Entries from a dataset
┏━━

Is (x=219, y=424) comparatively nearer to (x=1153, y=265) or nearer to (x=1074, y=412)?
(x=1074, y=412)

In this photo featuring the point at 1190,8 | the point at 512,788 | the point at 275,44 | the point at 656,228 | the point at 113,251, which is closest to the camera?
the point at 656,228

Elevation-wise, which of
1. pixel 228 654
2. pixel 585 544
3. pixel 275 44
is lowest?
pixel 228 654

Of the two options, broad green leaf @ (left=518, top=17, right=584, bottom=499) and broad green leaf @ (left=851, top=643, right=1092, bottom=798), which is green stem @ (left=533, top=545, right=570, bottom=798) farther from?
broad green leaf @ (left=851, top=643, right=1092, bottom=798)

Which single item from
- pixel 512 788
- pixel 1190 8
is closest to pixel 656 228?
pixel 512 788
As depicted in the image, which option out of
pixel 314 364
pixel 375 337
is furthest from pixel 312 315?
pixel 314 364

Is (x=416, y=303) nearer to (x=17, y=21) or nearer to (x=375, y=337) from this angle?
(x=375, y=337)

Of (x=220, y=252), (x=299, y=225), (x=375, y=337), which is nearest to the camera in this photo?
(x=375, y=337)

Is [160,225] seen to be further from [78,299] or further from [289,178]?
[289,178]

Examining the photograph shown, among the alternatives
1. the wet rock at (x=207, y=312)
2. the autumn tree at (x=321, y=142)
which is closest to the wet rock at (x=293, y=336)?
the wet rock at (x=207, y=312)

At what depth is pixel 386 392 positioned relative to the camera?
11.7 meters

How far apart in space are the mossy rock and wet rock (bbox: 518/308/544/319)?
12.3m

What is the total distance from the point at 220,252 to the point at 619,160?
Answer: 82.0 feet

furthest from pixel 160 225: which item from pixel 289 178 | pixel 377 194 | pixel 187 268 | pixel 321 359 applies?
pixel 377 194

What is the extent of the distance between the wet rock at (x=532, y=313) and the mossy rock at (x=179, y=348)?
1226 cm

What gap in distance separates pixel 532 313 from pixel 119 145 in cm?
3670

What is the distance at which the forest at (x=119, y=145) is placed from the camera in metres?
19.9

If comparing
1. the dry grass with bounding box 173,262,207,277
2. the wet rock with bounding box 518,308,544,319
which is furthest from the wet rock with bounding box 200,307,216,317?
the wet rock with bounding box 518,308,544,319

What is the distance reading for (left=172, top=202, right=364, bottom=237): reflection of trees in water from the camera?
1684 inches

┗━━

Rewrite the data from its first line through the line containing "Answer: 82.0 feet", changing every "nearer" to "closer" and leaving everything else unchanged.

Is (x=219, y=424) comparatively closer to (x=1153, y=265) or closer to (x=1074, y=412)?
(x=1074, y=412)

In this photo featuring the point at 1190,8 | the point at 512,788 | the point at 275,44 | the point at 656,228 | the point at 113,251, which is closest to the camera?
the point at 656,228

Elevation-wise, which of
1. pixel 228 654
2. pixel 585 544
3. pixel 275 44
is lowest?
pixel 228 654

Of the two options, broad green leaf @ (left=518, top=17, right=584, bottom=499) and broad green leaf @ (left=851, top=643, right=1092, bottom=798), which is green stem @ (left=533, top=545, right=570, bottom=798) farther from?
broad green leaf @ (left=851, top=643, right=1092, bottom=798)

Which single item from
- pixel 512 788
- pixel 1190 8
is closest to pixel 656 228?
pixel 512 788
As depicted in the image, which option out of
pixel 314 364
pixel 375 337
is furthest from pixel 312 315?
pixel 314 364

Is (x=416, y=303) closer to (x=17, y=21) or closer to (x=375, y=337) from this angle?
(x=375, y=337)

Of (x=220, y=252), (x=299, y=225), (x=375, y=337), which is nearest to the camera in this photo?
(x=375, y=337)

Is [160,225] seen to be further from [78,299] or further from [289,178]?
[289,178]

Examining the photograph shown, among the alternatives
1. the wet rock at (x=207, y=312)
2. the autumn tree at (x=321, y=142)
which is closest to the wet rock at (x=293, y=336)?
the wet rock at (x=207, y=312)

At what depth is pixel 386 392 positioned relative to the camera?
11.7 meters

How far apart in space are the mossy rock and wet rock (bbox: 518/308/544/319)?
12.3m

What is the total distance from the point at 220,252 to the point at 619,160?
Answer: 82.0 feet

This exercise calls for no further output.